The Dollar Index is testing a critical yearly support while the S&P 500 shows a high-probability short setup. Dollar weakness and S&P positioning opportunities this week — analysis by Andrea.

By Cesare Gonzi
dollar indexS&P 500forexEUR/USDmarket forecastshort sellingtechnical analysis

Market Update: Dollar Index and S&P 500 Forecast

This week I'll show you the S&P forecast and I think here it is a great opportunity for the next weeks to make some money. Last week I pointed out how EurUsd could be ready for a bearish rally but this did not happen mainly because of the weakness of the dollar. Thursday I closed the position with a small loss and I want to recover in the way that I'm about to show you.

Dollar Index

The dollar index (in which the euro has a weight of 57.6%) is located on a very important support level — a yearly support. It lies at a crossroads:

  • Bounce at the support
  • Break out and accelerate downward

Dollar Index at yearly support level

The support of the Dollar Index probably will coincide with the retest of the trendline. If next week the market goes up there I'll sell a small position with a tight stop — so high risk/reward.

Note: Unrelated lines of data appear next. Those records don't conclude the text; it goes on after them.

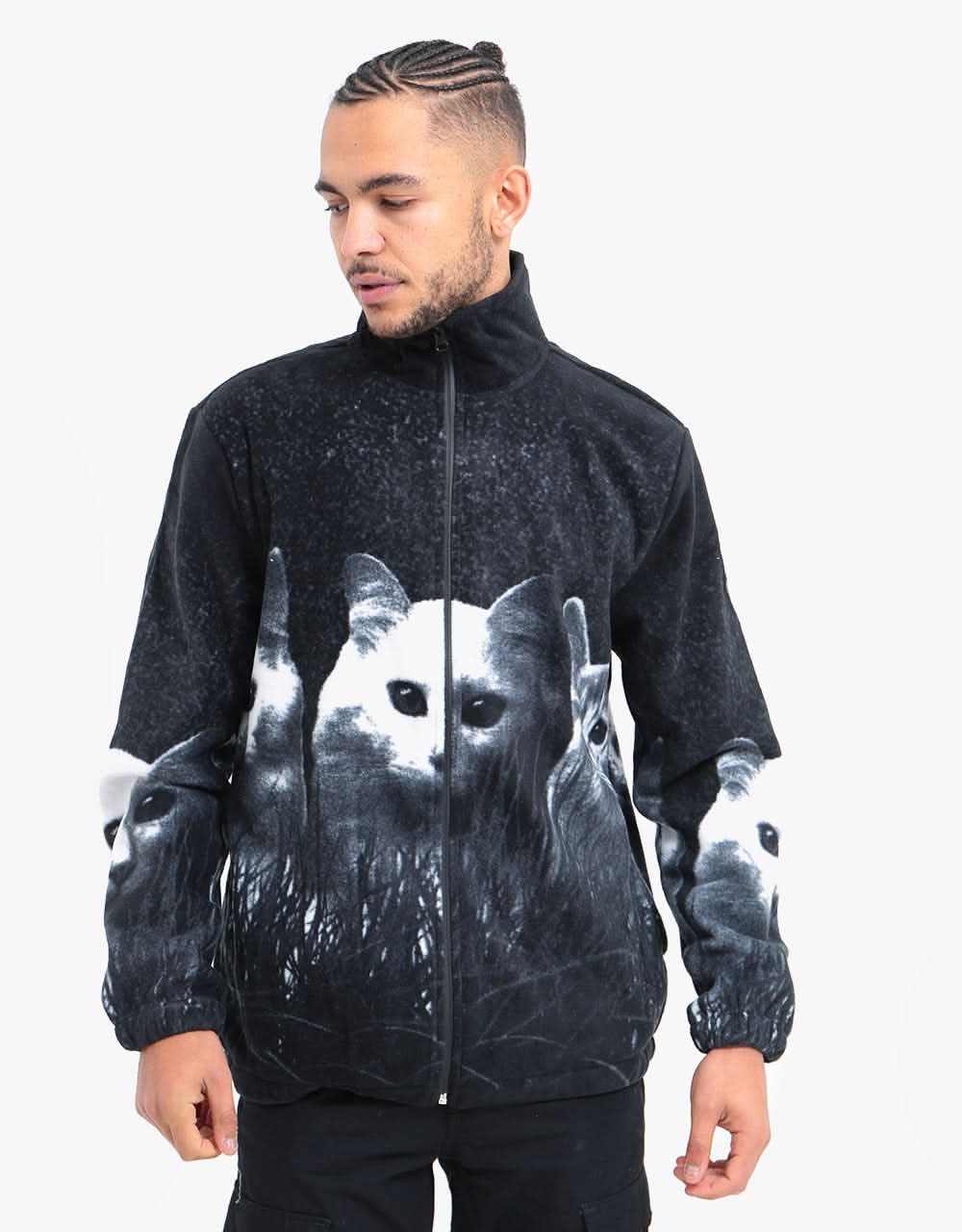 RIPNDIP Field of Cats Sherpa Jacket - Black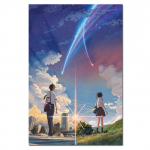 Teie nimi Jaapani mangafilmi plakat Animefilmi l&otilde;uendimaal Seinakunst Lihtne animatsiooniplakat Kodukaunistuse pilt 21x30 No Frame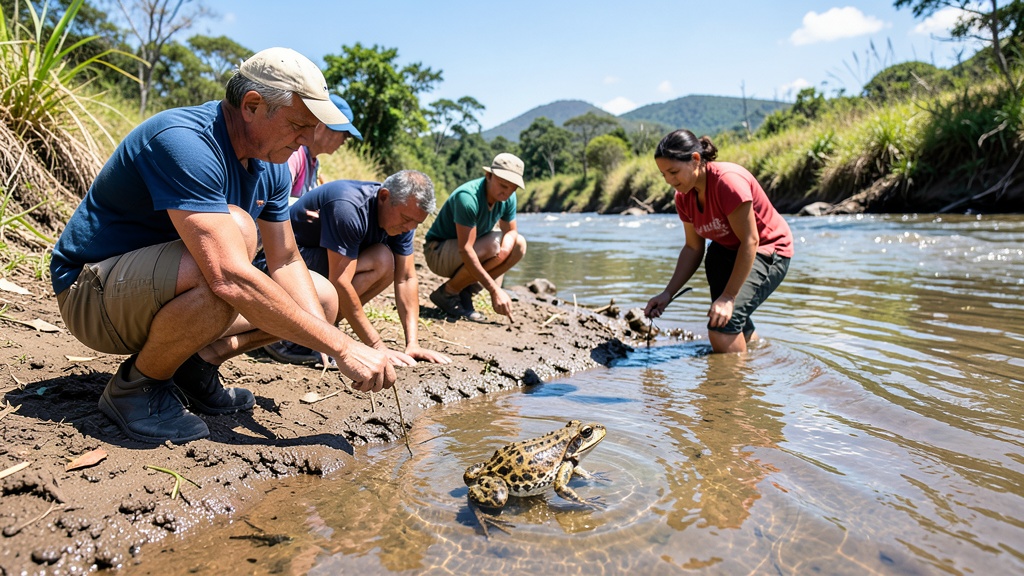 Hallan nueva especie de rana venenosa en cuenca del río Paute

EUR/USD chart showing dollar weakness

Stock Market — S&P 500 Forecast

Where I see more interesting opportunities than in Euro/Dollar is in the stock market. Here is the US S&P 500 index.

S&P 500 chart with horizontal band analysis

As you can see, from October 2014 — about 1 year and a half — it is swinging between the extremes of this blue horizontal band. As you're about to see, now at 2,060 points, in the HIGH band. A return to the LOW zone at 1,800 points is a -12%. The price on Friday has punctured the 21 exponential average that served as support, and the price closed below. Note what happened after it broke in March.

S&P 500 detailed analysis showing double top setup

This S&P forecast can be achieved in a week or in two-three weeks if, after a first descent, the S&P will retract to do a double top.

A very nice clue supporting the hypothesis of a decline comes from the distance between the maximums:

  • From the maximum of 20 May 2015 to the 03 November 2015 the distance is exactly 120 days
  • 03 November 2015 + 120 days = 20 April 2016, the exact day of the recent S&P top

S&P 500 maximum distances showing 120-day pattern

Since Friday we are bearish with stop above the highs and probably we will increase the position next week.

Although the chances are in favor, as every time, this S&P forecast can be contradicted by the market. "The market is always right" — then protect ourselves with the stop loss.